Из окна смотрят наружу.
- И все?
… Вот отхожее место. Рядом – вода. Из форточки – сад.
На мне и в шкафу – одежда. В голове – мысли. В кармане – пусто.
В чайнике – тепло. Что вам налить? Вы замерзли?
Из трубы идет дым.
- А где же все?..
… Оно здесь. Я уверен. Нужно только немного помолчать.
- Ау-у!..
… Вы не поняли. Если и звать, то про себя. Попробуйте. Слышите?
- Да. Часы.
… Которые? Те, что идут по кругу? Зачем они вам? Я остановлю маятник.
- Кажется, слышу. Похоже на биение сердца. Что это? Время?

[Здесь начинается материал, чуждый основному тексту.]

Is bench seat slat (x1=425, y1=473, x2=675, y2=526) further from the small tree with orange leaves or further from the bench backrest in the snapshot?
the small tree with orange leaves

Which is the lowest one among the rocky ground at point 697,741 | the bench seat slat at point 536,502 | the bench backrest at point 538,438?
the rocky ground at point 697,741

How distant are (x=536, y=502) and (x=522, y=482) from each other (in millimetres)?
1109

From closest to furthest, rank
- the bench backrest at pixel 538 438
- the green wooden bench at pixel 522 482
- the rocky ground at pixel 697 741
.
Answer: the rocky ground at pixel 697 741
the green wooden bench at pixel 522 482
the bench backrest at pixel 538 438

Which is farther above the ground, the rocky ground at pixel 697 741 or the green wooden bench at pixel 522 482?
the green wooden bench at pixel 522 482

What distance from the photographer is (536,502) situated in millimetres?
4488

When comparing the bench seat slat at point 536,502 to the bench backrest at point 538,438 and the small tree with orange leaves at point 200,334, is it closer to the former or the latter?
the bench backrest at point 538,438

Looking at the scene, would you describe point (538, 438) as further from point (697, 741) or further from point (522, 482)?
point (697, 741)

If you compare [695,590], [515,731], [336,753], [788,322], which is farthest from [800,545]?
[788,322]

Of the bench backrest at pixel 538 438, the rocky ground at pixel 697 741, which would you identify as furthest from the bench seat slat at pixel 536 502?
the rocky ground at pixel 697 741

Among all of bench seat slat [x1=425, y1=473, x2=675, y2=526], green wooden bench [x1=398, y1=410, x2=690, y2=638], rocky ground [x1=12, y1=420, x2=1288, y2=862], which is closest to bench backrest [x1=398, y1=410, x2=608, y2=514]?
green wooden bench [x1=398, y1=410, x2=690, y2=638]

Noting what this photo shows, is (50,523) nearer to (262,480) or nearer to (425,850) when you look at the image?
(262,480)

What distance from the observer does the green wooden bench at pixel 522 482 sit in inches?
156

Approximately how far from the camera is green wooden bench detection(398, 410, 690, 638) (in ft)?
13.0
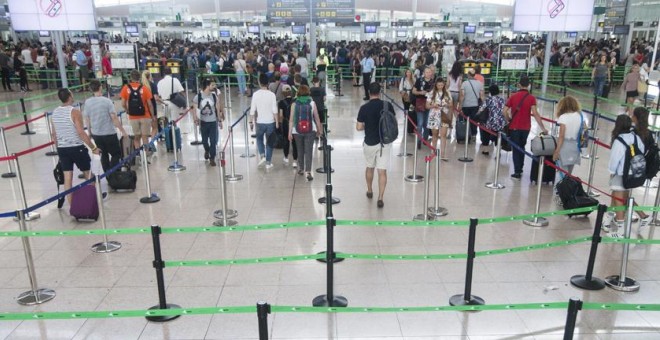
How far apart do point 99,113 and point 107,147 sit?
24.9 inches

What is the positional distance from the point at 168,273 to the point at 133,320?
36.5 inches

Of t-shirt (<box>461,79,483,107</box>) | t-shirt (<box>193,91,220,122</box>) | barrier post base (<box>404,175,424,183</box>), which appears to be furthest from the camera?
t-shirt (<box>461,79,483,107</box>)

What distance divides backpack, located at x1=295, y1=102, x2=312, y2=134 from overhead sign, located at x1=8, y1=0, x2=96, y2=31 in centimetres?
652

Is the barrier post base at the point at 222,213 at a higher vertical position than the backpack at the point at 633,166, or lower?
lower

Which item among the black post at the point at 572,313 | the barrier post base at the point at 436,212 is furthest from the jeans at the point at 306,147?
the black post at the point at 572,313

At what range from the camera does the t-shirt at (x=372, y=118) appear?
7113mm

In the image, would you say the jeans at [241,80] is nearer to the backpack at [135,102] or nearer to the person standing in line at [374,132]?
the backpack at [135,102]

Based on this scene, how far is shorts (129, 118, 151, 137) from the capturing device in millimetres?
9484

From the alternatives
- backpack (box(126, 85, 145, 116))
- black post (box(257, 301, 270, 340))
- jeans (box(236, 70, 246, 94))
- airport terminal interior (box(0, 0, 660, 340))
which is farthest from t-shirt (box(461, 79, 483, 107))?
jeans (box(236, 70, 246, 94))

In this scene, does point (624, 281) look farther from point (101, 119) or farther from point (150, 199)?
point (101, 119)

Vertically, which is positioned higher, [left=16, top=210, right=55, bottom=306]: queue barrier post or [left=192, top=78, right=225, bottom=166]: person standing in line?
[left=192, top=78, right=225, bottom=166]: person standing in line

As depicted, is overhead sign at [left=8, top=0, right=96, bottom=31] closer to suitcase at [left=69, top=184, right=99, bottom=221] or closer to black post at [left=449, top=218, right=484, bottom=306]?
suitcase at [left=69, top=184, right=99, bottom=221]

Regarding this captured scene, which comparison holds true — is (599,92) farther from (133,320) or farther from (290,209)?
(133,320)

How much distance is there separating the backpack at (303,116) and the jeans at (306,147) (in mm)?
178
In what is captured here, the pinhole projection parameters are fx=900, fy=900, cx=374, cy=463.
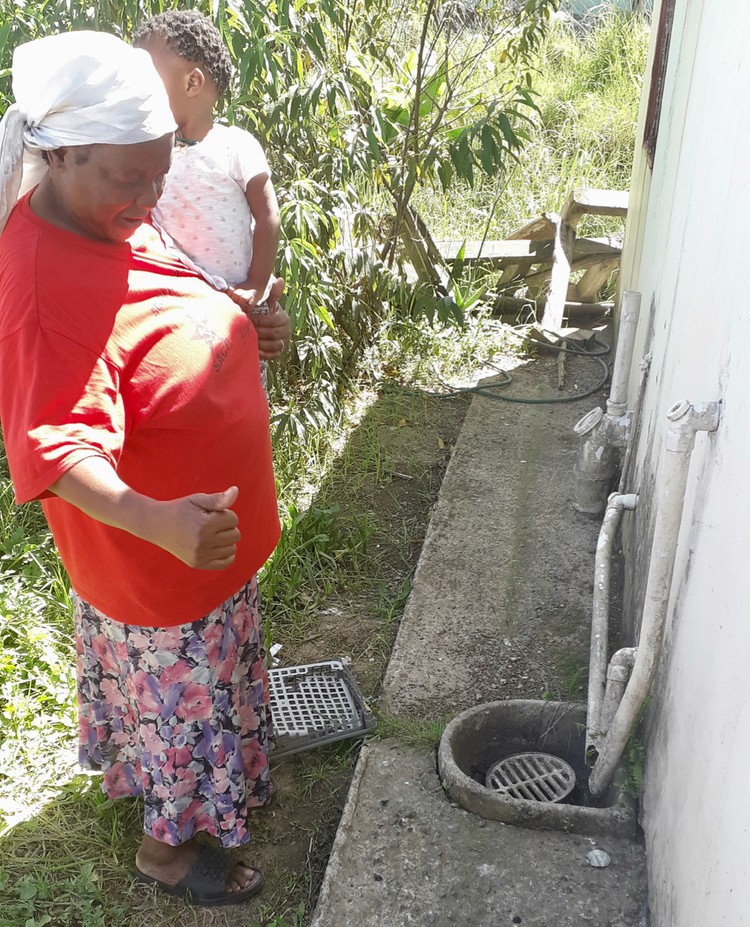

… Это я сам. А стучитесь – вы. Толкните рукой.
Проходите. Прямо и налево. Можно не разуваться. Здесь – бывает еда. Тут – проза. Отсюда смотрят наружу.
А теперь давайте поморщимся от моей откровенности.
Здравствуйте! В буквальном смысле этого слова. Берегите здоровье. Оно дорого стоит. Больше, чем вы думаете.
И у меня было. Тратил. Теперь берегу, что осталось. Как умею, как научился. Наверное, неважно. Как и всему остальному.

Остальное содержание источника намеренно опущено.